La historia reciente de España, particularmente desde la Transición, ha estado marcada por una sucesión de escándalos de corrupción. El derrumbe del régimen franquista y la consiguiente apertura política y mediática pusieron en el punto de mira las estructuras de poder; escándalos antes sepultados o ignorados surgieron a la luz pública. En este contexto, y a raíz del escándalos que asola el país con el caso Koldo, los casos Gürtel y ERE de Andalucía emergen como los más emblemáticos del último medio siglo. A partir de la proporción de género entre los implicados, cabe preguntarse: ¿existe un sesgo real hacia la corrupción masculina o simplemente un reflejo de las dinámicas de poder tradicionales?

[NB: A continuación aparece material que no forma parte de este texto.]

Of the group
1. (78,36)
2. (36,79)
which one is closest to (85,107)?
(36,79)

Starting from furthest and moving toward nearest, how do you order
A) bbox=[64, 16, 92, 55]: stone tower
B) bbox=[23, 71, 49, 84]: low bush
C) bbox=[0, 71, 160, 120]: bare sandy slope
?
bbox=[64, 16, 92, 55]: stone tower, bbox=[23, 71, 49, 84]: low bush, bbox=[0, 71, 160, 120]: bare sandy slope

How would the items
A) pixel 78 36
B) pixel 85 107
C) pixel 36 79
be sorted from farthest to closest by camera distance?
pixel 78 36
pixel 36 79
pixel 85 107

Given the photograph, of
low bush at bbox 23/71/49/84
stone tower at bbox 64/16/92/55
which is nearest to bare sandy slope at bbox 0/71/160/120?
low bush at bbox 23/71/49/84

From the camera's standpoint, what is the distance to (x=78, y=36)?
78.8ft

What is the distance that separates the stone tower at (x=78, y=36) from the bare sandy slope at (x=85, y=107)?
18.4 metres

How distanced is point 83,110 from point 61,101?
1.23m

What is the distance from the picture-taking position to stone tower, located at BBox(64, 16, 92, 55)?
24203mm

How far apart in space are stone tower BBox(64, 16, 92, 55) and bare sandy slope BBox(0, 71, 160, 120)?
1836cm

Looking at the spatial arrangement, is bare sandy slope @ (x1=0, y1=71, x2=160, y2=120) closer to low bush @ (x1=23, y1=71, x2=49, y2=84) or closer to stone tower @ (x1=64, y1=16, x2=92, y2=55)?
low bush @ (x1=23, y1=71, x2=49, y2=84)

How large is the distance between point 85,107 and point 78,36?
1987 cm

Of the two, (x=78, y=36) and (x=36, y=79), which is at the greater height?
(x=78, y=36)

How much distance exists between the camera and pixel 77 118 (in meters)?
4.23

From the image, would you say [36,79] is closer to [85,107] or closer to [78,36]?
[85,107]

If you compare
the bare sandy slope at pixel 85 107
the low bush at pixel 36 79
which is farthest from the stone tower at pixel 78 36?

En España, entre 2000 y 2020 se registraron 3.743 casos de corrupción política, según la Universidad de Barcelona, y el Índice de Percepción de la Corrupción sitúa hoy al país en el puesto 35 a nivel global y el 14 entre los 27 miembros de la Unión Europea. La caída en el ranking revela que la corrupción persiste como un desafío estructural.
Para evaluar el peso de género en la corrupción institucional, en Artículo14 analizamos dos procesos judiciales de gran calado, gracias a los datos
En el caso Gürtel, la sentencia del juicio central de mayo de 2018 condenó a diez personas. De estas, siete eran hombres —con penas de prisión entre 12 y 38 años—, y tres, mujeres. Dos recibieron condenas de 9 y 15 años de cárcel; una tercera solo una multa económica. El Partido Popular fue sancionado con una multa; la exministra Ana Mato evitó la cárcel y fue multada. En términos proporcionales, esta muestra refleja un 70 % de varones y un 30 % de mujeres condenadas, una proporción especialmente alta para el contexto judicial español.
El juicio por los ERE en Andalucía, resuelto en diciembre de 2019, implicó la condena de 19 personas: 17 varones (89,5 %) y únicamente dos mujeres (10,5 %). Una de ellas, Magdalena Álvarez, fue inhabilitada pero no ingresó en prisión tras la anulación parcial de su condena; la otra, Carmen Martínez Aguayo, enfrentó seis años de cárcel y una pena complementaria de inhabilitación, también posteriormente modificada por el Tribunal Constitucional. En piezas menores, como la de Uvesa y ACECO, se añadieron algunas condenas femeninas (incluida una reclusión de cuatro años), pero apenas alteran la proporción: las mujeres constituyen aproximadamente entre el 9 % y el 13 % del total de condenados en estas tramas.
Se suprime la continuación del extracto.